··· PASSAGE PROVIDED

Obviously, $\gcd (a,b)=1$, so the problem conditions imply $$ab\mid (a-b{)}^4+1$$ since each of $a$ and $b$ divide the right-hand side. We define $$k\stackrel{\text{def}}{=}\frac{(b-a{)}^4+1}{ab}.$$

Claim (Size estimate) — We must have $k\le 16$.

Proof. Let $n=\lfloor \sqrt{a}\rfloor =\lfloor \sqrt{b}\rfloor$, so that $a,b\in [n^2,n^2+2n]$. We have that $$\begin{gathered} ab\ge n^2(n^2+1)\ge n^4+1 \\ (b-a{)}^4+1\le (2n{)}^4+1=16n^4+1 \end{gathered}$$ which shows $k\le 16$. $\square$

Claim (Orders argument) — In fact, $k=1$.

Proof. First of all, note that $k$ cannot be even: if it was, then $a,b$ have opposite parity, but then $4\mid (b-a{)}^4+1$, contradiction. Thus $k$ is odd. However, every odd prime divisor of $(b-a{)}^4+1$ is congruent to $1(\mathrm{mod}8)$ and is thus at least $17$, so $k=1$ or $k\ge 17$. It follows that $k=1$. $\square$

At this point, we have reduced to solving $$ab=(b-a{)}^4+1$$ and we need to prove the claimed solutions are the only ones. Write $b=a+d$, and assume WLOG that $d\ge 0$: then we have $a(a+d)=d^4+1$, or $$a^2-da-(d^4+1)=0.$$ The discriminant $d^2+4(d^4+1)=4d^4+d^2+4$ must be a perfect square.

The cases $d=0$ and $d=1$ lead to pairs $(1,1)$ and $(1,2)$. If $d\ge 2$, then we can sandwich $$(2d^2{)}^2<4d^4+d^2+4<4d^4+4d^2+1=(2d^2+1{)}^2,$$ so the discriminant is not a square.

The solution is complete.

······
··· INFORMATION GIVEN

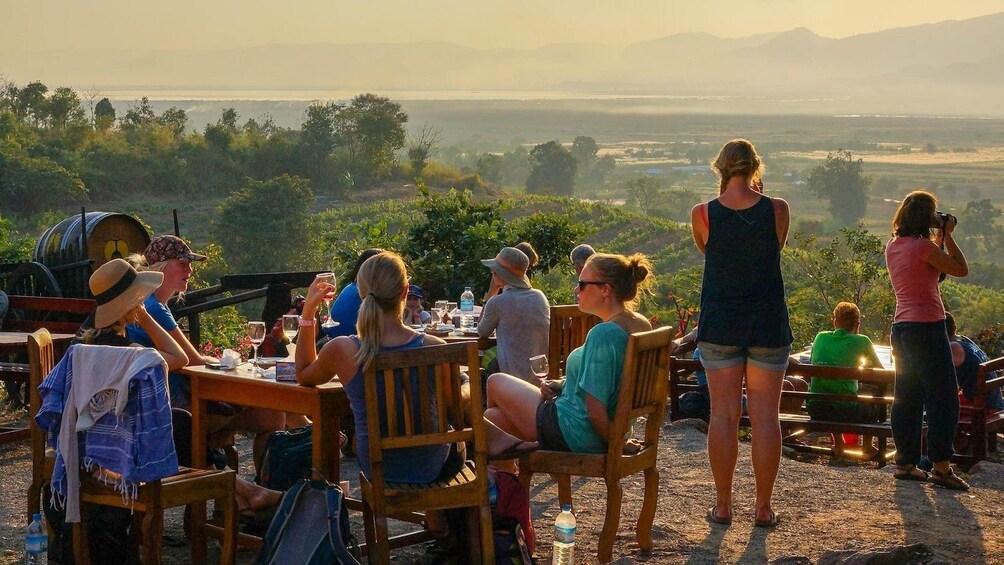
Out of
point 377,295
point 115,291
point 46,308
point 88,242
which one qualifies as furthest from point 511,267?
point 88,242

······
··· INFORMATION GIVEN

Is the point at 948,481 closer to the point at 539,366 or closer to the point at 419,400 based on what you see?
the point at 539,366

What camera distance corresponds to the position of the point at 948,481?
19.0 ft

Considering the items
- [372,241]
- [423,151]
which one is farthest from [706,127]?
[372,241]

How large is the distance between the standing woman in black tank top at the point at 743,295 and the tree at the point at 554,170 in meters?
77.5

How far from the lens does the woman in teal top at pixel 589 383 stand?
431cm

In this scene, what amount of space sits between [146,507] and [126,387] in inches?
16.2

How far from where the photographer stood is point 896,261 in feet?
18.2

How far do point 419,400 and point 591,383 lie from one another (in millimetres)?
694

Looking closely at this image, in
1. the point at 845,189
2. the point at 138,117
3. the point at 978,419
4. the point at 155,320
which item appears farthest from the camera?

······

YOUR GOAL
Copy verbatim everything in the number theory proof above from "Proof. First of" down to "solution is complete.".

SOLUTION TO THIS TASK
Proof. First of all, note that $k$ cannot be even: if it was, then $a,b$ have opposite parity, but then $4\mid (b-a{)}^4+1$, contradiction. Thus $k$ is odd. However, every odd prime divisor of $(b-a{)}^4+1$ is congruent to $1(\mathrm{mod}8)$ and is thus at least $17$, so $k=1$ or $k\ge 17$. It follows that $k=1$. $\square$

At this point, we have reduced to solving $$ab=(b-a{)}^4+1$$ and we need to prove the claimed solutions are the only ones. Write $b=a+d$, and assume WLOG that $d\ge 0$: then we have $a(a+d)=d^4+1$, or $$a^2-da-(d^4+1)=0.$$ The discriminant $d^2+4(d^4+1)=4d^4+d^2+4$ must be a perfect square.

The cases $d=0$ and $d=1$ lead to pairs $(1,1)$ and $(1,2)$. If $d\ge 2$, then we can sandwich $$(2d^2{)}^2<4d^4+d^2+4<4d^4+4d^2+1=(2d^2+1{)}^2,$$ so the discriminant is not a square.

The solution is complete.